Dave: Are we gonna throw in the PC? Don't confuse importance with equity --
even food isn't free or even equally subsidized for all. If you can prove
you're poor, you might get some assistance.

Bob: the FCC is about to decree that ISPs should offer discounts to schools
and libraries based on need, from the universal service fund.

Dave: it's a valid societal investment to jumpstart the investment

Hal: we don't know the future of this fund anyway.

Question from the audience about the lawsuits to open local phones to
competition.

Hal: the big money is the 4 cent per minute access fee for long distance
companies that data traffic was exempted as an 'Enhanced Service Provider'.
Internet phone really highlights the situation. FCC punted -- they don't
really know what to do yet. Some net services are competitive, some are
not.

Question about Europe.

Hal: well, they're privatizing; it's difficult to regulate when the gov't
and phone company are the same. Most importantly, Europe is metered service
all the way down. In some sense, that's why the Net grew in the US, because
flat fees encouraged this growth.

Dave: remember that the internet is a ping-pong ball in the regulatory
wars.

Dave said more about his accounting-less scheme: just put traffic meters
that say 'is this packet in the profile' and color the packets in or out,
and the let the 'rest of the net' shoot out packets preferentially. [RK:
kind of like speeding tickets]. As you aggregate up, the statistics become
more reliable and predictable and we can write contracts between the big
guys. Or just recursively use the same scheme for interconnects.

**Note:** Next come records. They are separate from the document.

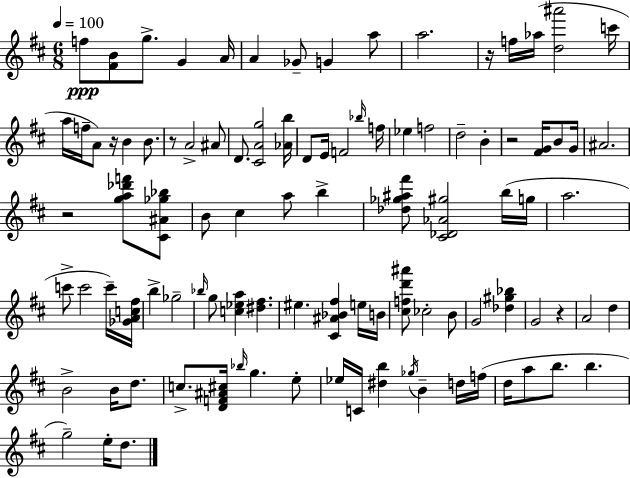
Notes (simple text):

F5/e [F#4,B4]/e G5/e. G4/q A4/s A4/q Gb4/e G4/q A5/e A5/h. R/s F5/s Ab5/s [D5,A#6]/h C6/s A5/s F5/s A4/e R/s B4/q B4/e. R/e A4/h A#4/e D4/e. [C#4,A4,G5]/h [Ab4,B5]/s D4/e E4/s F4/h Bb5/s F5/s Eb5/q F5/h D5/h B4/q R/h [F#4,G4]/s B4/e G4/s A#4/h. R/h [G5,A5,Db6,F6]/e [C#4,A#4,Gb5,Bb5]/e B4/e C#5/q A5/e B5/q [Db5,Gb5,A#5,F#6]/e [C#4,Db4,Ab4,G#5]/h B5/s G5/s A5/h. C6/e C6/h C6/s [Gb4,A4,C5,F#5]/s B5/q Gb5/h Bb5/s G5/e [C5,Eb5,A5]/q [D#5,F#5]/q. EIS5/q. [C#4,A#4,Bb4,F#5]/q E5/s B4/s [C#5,F5,D6,A#6]/e CES5/h B4/e G4/h [Db5,G#5,Bb5]/q G4/h R/q A4/h D5/q B4/h B4/s D5/e. C5/e. [D4,F4,A#4,C#5]/s Bb5/s G5/q. E5/e Eb5/s C4/s [D#5,B5]/q Gb5/s B4/q D5/s F5/s D5/s A5/e B5/e. B5/q. G5/h E5/s D5/e.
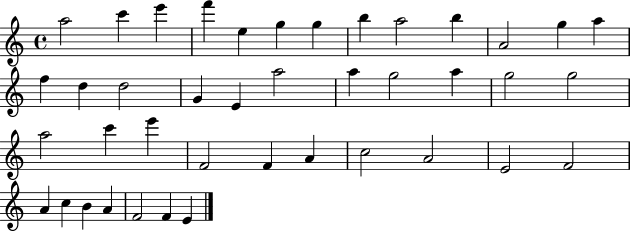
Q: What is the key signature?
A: C major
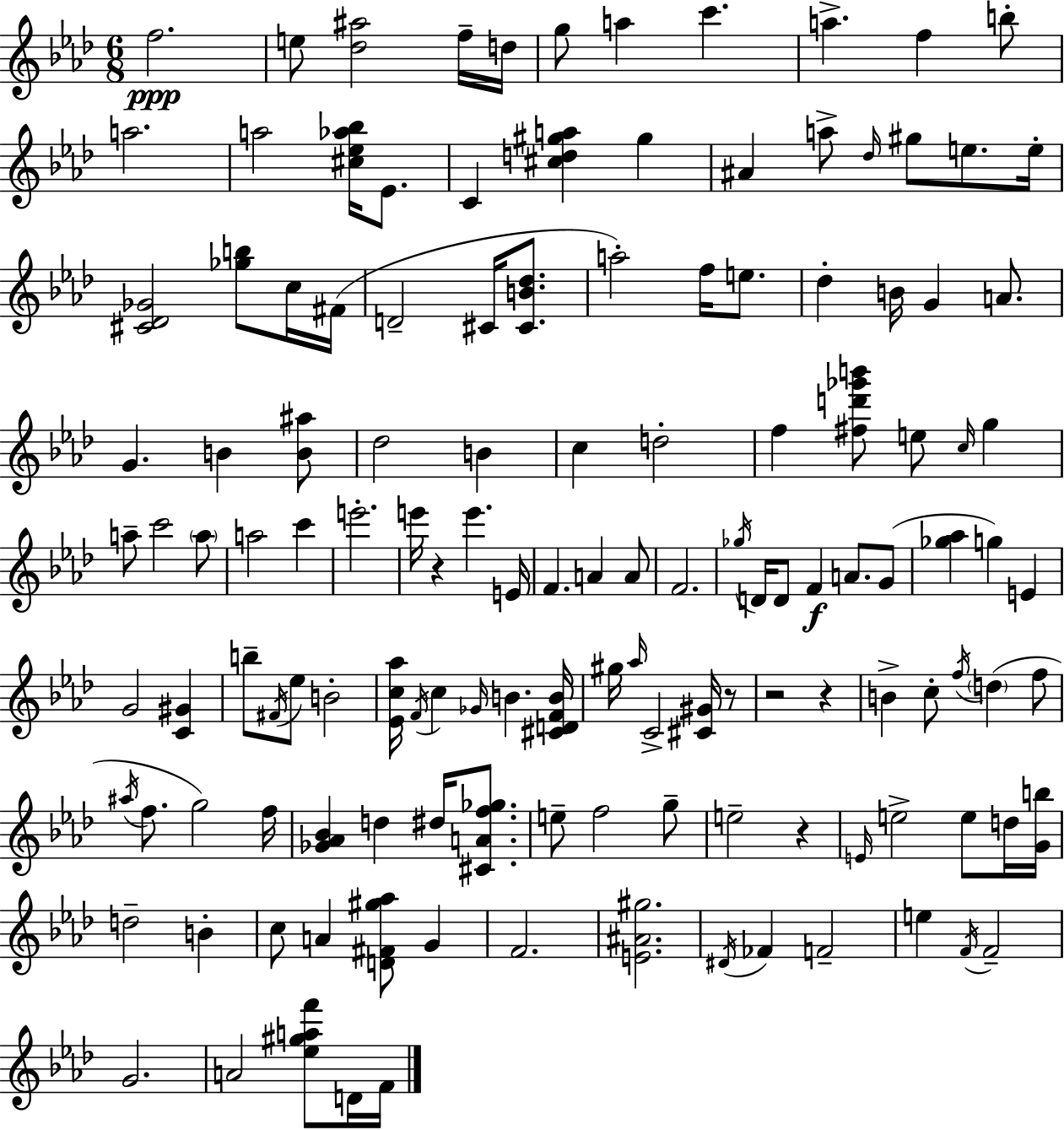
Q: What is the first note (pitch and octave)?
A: F5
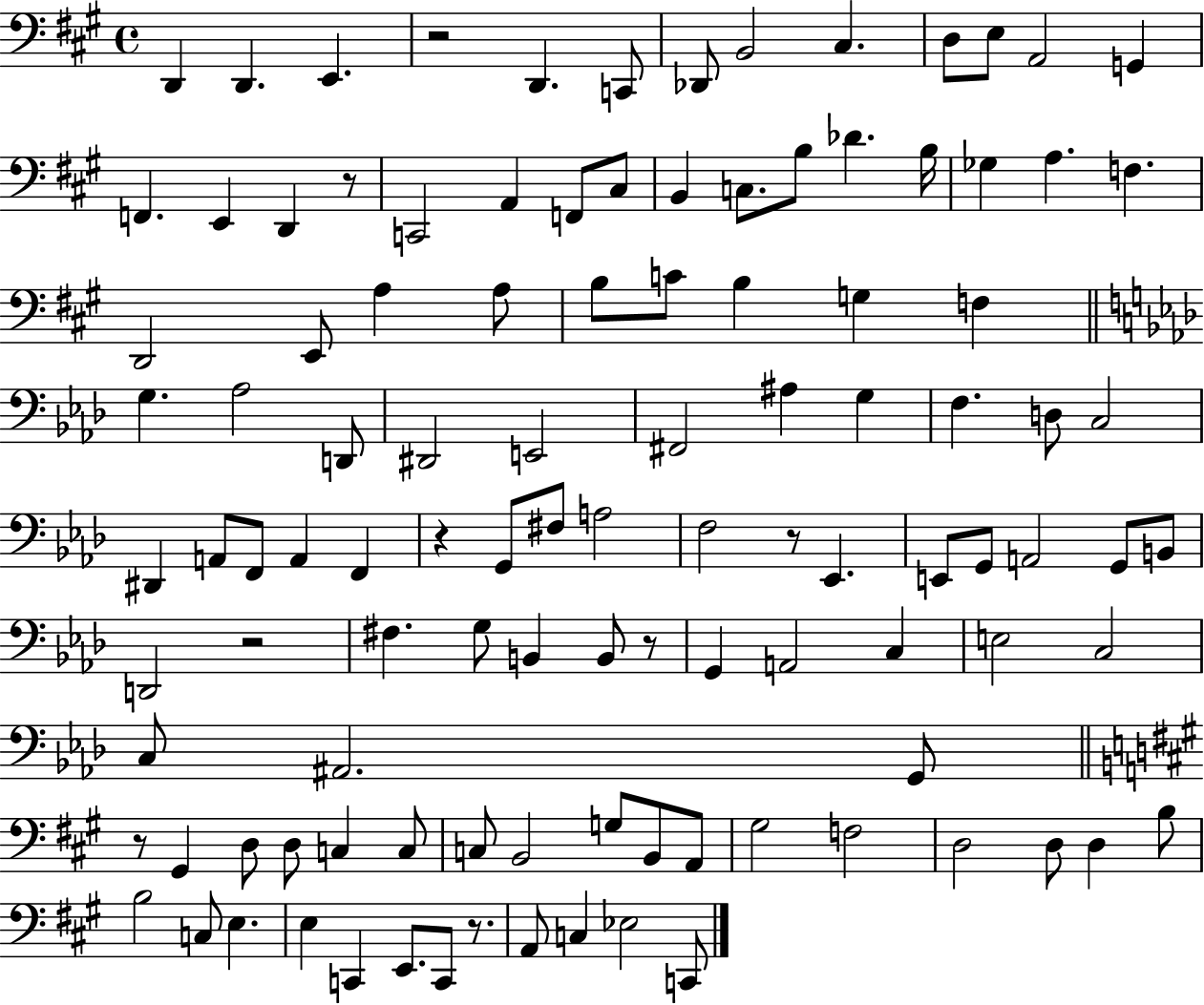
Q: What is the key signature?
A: A major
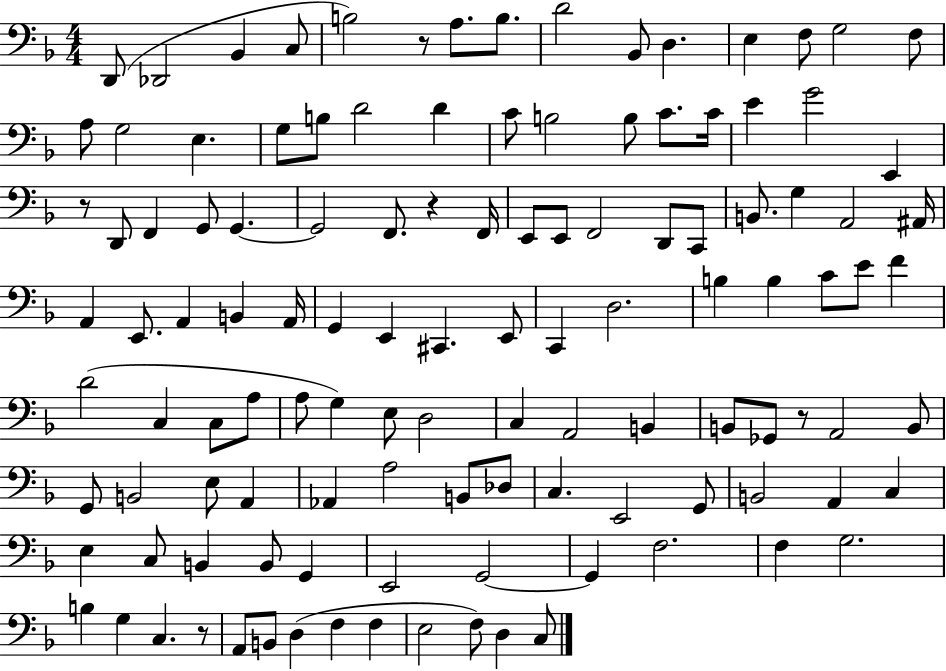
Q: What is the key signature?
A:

[RK: I see a spot of interesting work in teasing out the trust models
behind Dave's work: after all, money is trust. Who has to believe whose
meters? What is the audit trail, or appeals process? it probably gets
Kerberos-like, with cross-authenticated domains]

Dave describes Dartnet, a T1-level experimental testbed between 8
cooperating Darpa sites. They're also doing mostly simulator work.